● Directions: An exact copy of all the data is needed, with every picture left out.

(Exercise input)

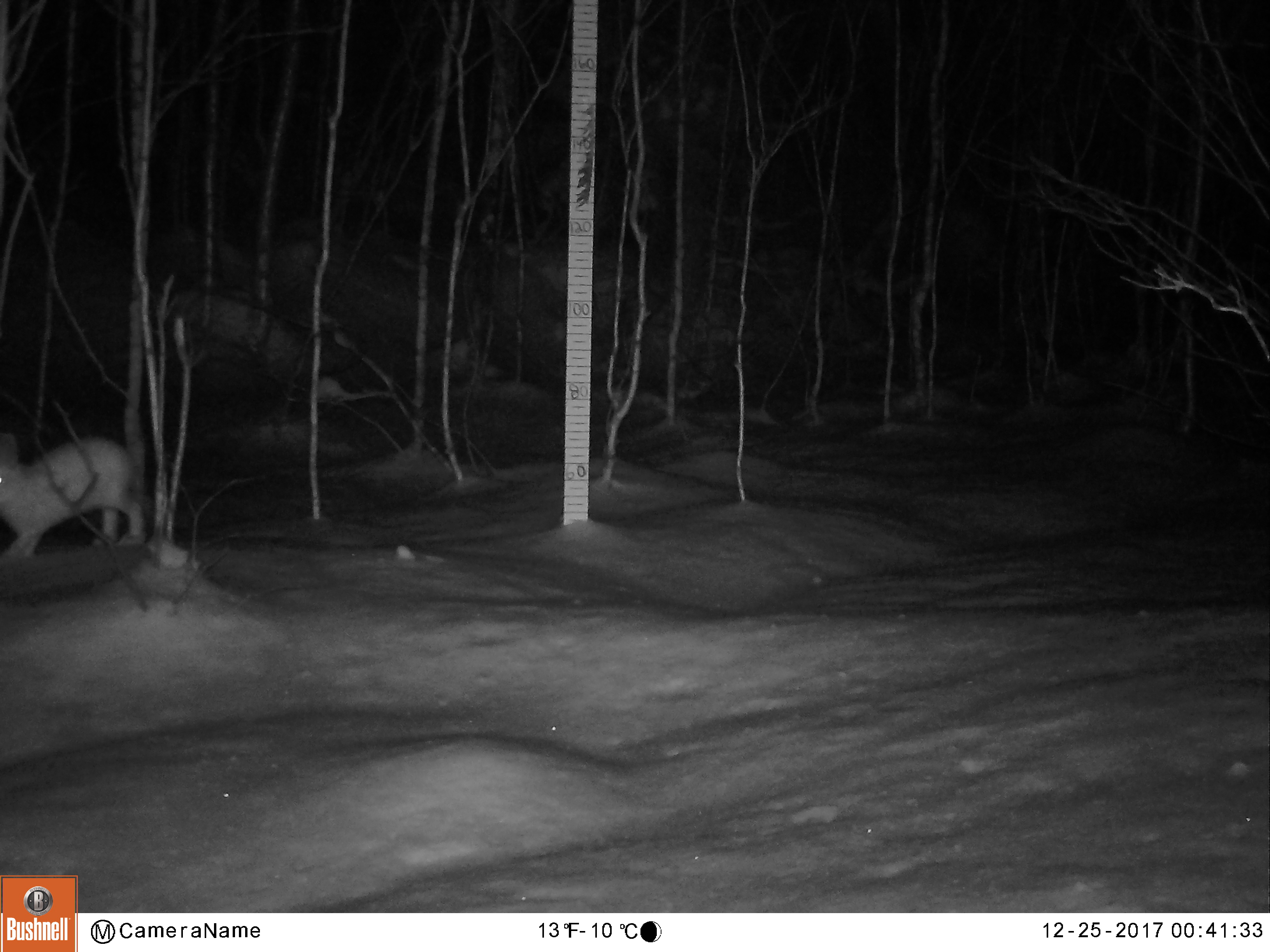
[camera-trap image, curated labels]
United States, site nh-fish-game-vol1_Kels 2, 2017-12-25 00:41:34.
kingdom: Animalia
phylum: Chordata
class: Mammalia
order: Lagomorpha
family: Leporidae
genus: Lepus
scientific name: Lepus americanus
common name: snowshoe hare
Snowshoe hare (Lepus americanus).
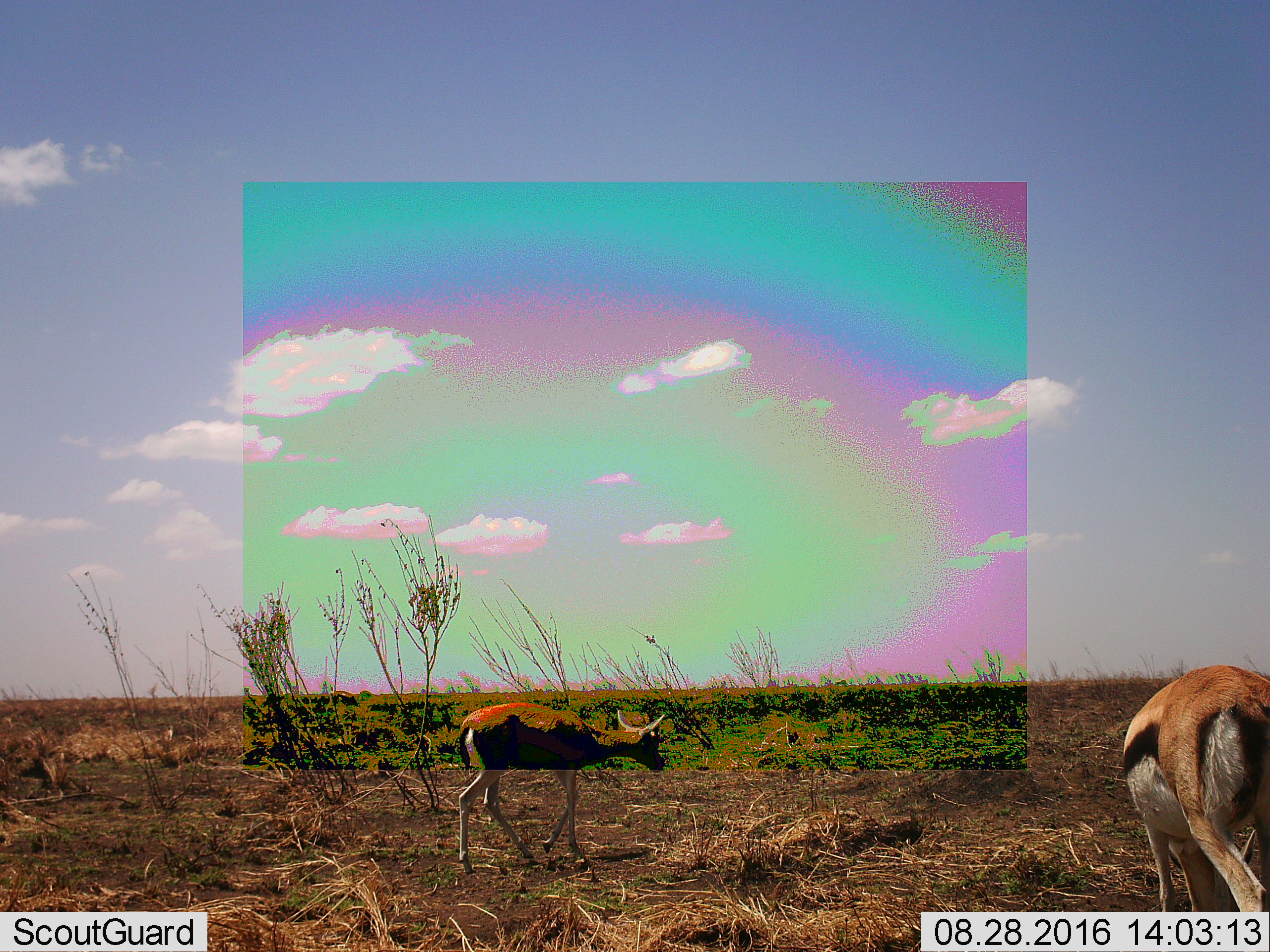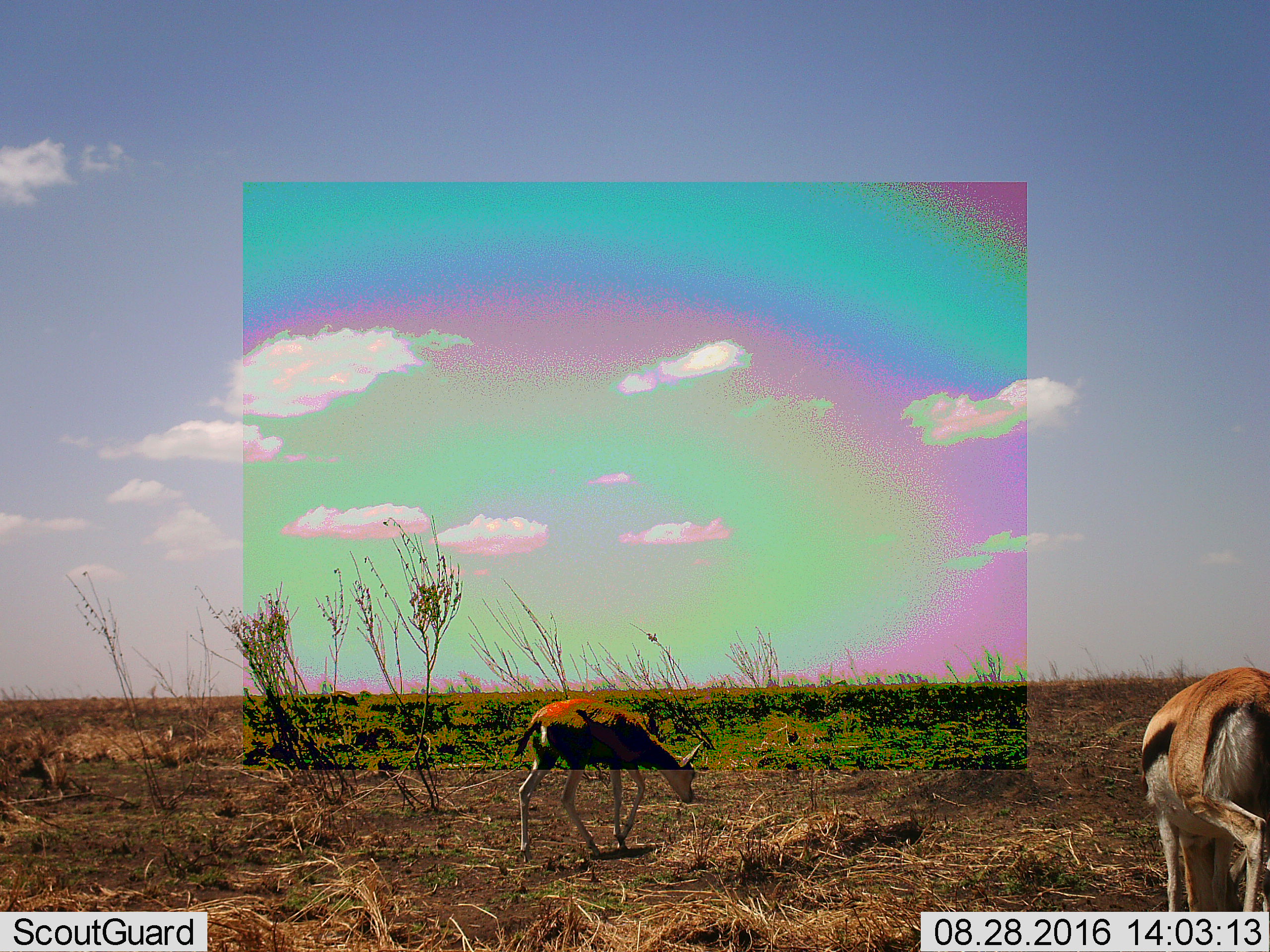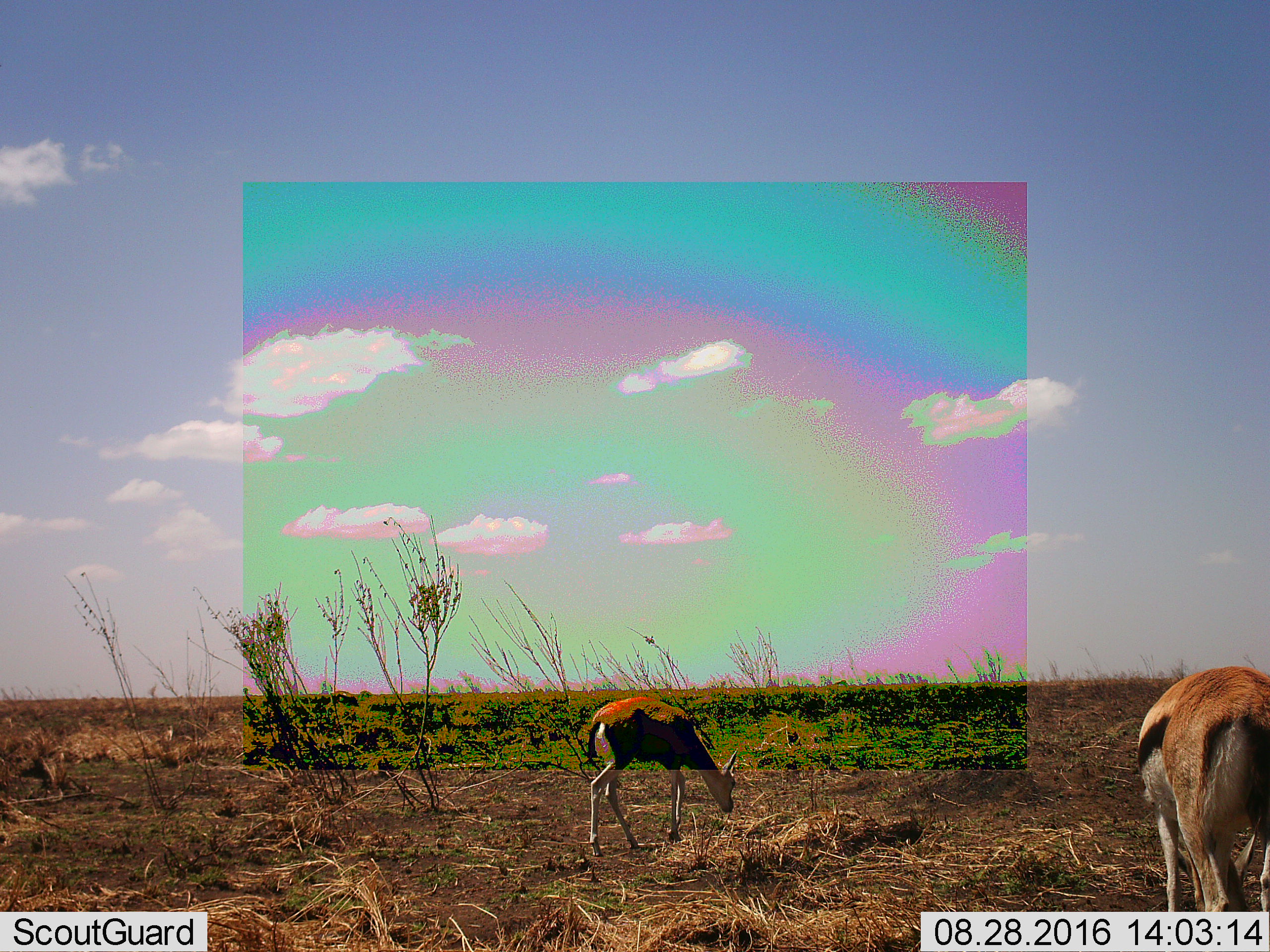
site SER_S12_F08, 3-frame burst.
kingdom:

(End Exercise input)

● Exercise output:
[camera-trap image, curated labels]
United States, site nh-fish-game-vol1_Kels 2, 2017-12-25 00:41:34.
kingdom: Animalia
phylum: Chordata
class: Mammalia
order: Lagomorpha
family: Leporidae
genus: Lepus
scientific name: Lepus americanus
common name: snowshoe hare
Snowshoe hare (Lepus americanus).
site SER_S12_F08, 3-frame burst.
kingdom:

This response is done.